Tarenflurbil Does Not Seem to Benefit Alzheimer Disease

By: June Chen, MD


A protein called amyloid-β peptide has been implicated in the development of Alzheimer disease. Tarenflurbil is an agent that selectively lowers amyloid-β peptide, and thus, it was hypothesized that tarenflurbil might be used to prevent cognitive decline in patients with Alzheimer disease.

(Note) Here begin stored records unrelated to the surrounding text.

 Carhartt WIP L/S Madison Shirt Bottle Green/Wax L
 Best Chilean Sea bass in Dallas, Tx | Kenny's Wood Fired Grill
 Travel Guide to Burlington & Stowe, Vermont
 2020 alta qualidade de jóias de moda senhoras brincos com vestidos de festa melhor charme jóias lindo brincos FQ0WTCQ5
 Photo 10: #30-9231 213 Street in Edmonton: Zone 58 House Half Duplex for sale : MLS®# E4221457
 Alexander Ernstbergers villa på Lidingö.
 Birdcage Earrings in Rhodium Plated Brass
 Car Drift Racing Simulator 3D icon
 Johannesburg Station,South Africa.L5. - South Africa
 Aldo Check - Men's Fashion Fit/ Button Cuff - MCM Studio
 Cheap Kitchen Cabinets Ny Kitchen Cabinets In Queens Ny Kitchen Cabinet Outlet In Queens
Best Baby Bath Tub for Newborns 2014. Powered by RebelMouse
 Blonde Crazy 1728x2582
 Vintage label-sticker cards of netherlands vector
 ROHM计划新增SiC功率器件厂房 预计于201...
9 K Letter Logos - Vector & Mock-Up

However, in a study published in the December 16, 2009 issue of the Journal of the American Medical Association, tarenflurbil does not seem to have a beneficial effect in people with mild Alzheimer disease.

In order to determine the efficacy, safety, and tolerability of tarenflurbil, Scientists from Boston University School of Medicineand their colleagues conducted a multicenter randomized, double-blind, placebo-controlled trial involving patients with mild Alzheimer disease at 133 trial sites in the United States between February 2005 and April 2008. Of the 1684 Alzheimer patients who were randomized, 1649 were included in the statistical analysis and 1046 completed the clinical trial. The scientists found that tarenflurbil did not have a beneficial effect on either cognitive function or activities of daily living in patients with mild Alzheimer disease.

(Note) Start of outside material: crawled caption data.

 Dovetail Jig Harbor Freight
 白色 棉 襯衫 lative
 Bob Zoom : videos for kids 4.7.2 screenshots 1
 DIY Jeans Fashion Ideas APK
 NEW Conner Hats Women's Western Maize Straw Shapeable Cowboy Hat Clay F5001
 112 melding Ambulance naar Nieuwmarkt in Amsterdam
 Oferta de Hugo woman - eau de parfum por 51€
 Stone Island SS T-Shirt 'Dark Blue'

Although an earlier trial had demonstrated encouraging results for tarenflurbil among patients who were mildly affected by Alzheimer disease, this larger, randomized controlled trial did not support those earlier findings. The scientists speculate that one explanation for tarenflurbil’s lack of efficacy might be dose-related. However, they add that, to date, agents that affect amyloid have not yet been shown to alter the clinical of Alzeimer disease.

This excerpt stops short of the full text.